>>>

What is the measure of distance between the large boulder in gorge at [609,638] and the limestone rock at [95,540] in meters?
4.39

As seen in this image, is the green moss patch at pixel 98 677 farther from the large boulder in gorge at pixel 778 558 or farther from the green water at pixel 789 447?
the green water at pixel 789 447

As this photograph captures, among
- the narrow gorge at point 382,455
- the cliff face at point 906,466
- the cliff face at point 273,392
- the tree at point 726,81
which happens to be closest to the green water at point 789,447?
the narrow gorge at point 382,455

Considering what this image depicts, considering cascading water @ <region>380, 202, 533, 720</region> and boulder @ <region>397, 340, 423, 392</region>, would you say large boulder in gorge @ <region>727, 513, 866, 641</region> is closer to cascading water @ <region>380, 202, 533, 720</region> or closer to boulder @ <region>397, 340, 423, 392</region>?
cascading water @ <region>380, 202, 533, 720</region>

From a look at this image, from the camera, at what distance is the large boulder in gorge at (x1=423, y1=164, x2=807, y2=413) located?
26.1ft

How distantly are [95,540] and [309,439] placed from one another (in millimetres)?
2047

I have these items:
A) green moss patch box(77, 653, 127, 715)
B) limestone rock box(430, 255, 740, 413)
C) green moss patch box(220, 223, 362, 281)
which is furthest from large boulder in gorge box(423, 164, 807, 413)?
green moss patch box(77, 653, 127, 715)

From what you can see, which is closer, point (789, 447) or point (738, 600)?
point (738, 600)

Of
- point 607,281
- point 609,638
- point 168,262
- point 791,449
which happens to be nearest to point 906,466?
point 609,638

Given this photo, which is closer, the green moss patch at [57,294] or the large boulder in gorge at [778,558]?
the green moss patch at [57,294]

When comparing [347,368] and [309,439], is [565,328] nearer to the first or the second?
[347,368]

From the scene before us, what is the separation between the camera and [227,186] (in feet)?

<<<

* GOAL *
Please render every line of the listing above as a Markdown table with the columns "Row" and "Listing line", skipping blank lines.

* RESULT *
| Row | Listing line |
|---|---|
| 1 | What is the measure of distance between the large boulder in gorge at [609,638] and the limestone rock at [95,540] in meters? |
| 2 | 4.39 |
| 3 | As seen in this image, is the green moss patch at pixel 98 677 farther from the large boulder in gorge at pixel 778 558 or farther from the green water at pixel 789 447? |
| 4 | the green water at pixel 789 447 |
| 5 | As this photograph captures, among |
| 6 | - the narrow gorge at point 382,455 |
| 7 | - the cliff face at point 906,466 |
| 8 | - the cliff face at point 273,392 |
| 9 | - the tree at point 726,81 |
| 10 | which happens to be closest to the green water at point 789,447? |
| 11 | the narrow gorge at point 382,455 |
| 12 | Considering what this image depicts, considering cascading water @ <region>380, 202, 533, 720</region> and boulder @ <region>397, 340, 423, 392</region>, would you say large boulder in gorge @ <region>727, 513, 866, 641</region> is closer to cascading water @ <region>380, 202, 533, 720</region> or closer to boulder @ <region>397, 340, 423, 392</region>? |
| 13 | cascading water @ <region>380, 202, 533, 720</region> |
| 14 | From a look at this image, from the camera, at what distance is the large boulder in gorge at (x1=423, y1=164, x2=807, y2=413) located? |
| 15 | 26.1ft |
| 16 | How distantly are [95,540] and [309,439] placed from one another (in millimetres)? |
| 17 | 2047 |
| 18 | I have these items: |
| 19 | A) green moss patch box(77, 653, 127, 715) |
| 20 | B) limestone rock box(430, 255, 740, 413) |
| 21 | C) green moss patch box(220, 223, 362, 281) |
| 22 | which is furthest from large boulder in gorge box(423, 164, 807, 413)? |
| 23 | green moss patch box(77, 653, 127, 715) |
| 24 | From what you can see, which is closer, point (789, 447) or point (738, 600)? |
| 25 | point (738, 600) |
| 26 | Of |
| 27 | - point 607,281 |
| 28 | - point 609,638 |
| 29 | - point 168,262 |
| 30 | - point 791,449 |
| 31 | which happens to be nearest to point 906,466? |
| 32 | point 609,638 |
| 33 | Given this photo, which is closer, the green moss patch at [57,294] or the large boulder in gorge at [778,558]? |
| 34 | the green moss patch at [57,294] |
| 35 | When comparing [347,368] and [309,439], is [565,328] nearer to the first or the second? |
| 36 | [347,368] |
| 37 | From the scene before us, what is the separation between the camera and [227,186] (in feet)? |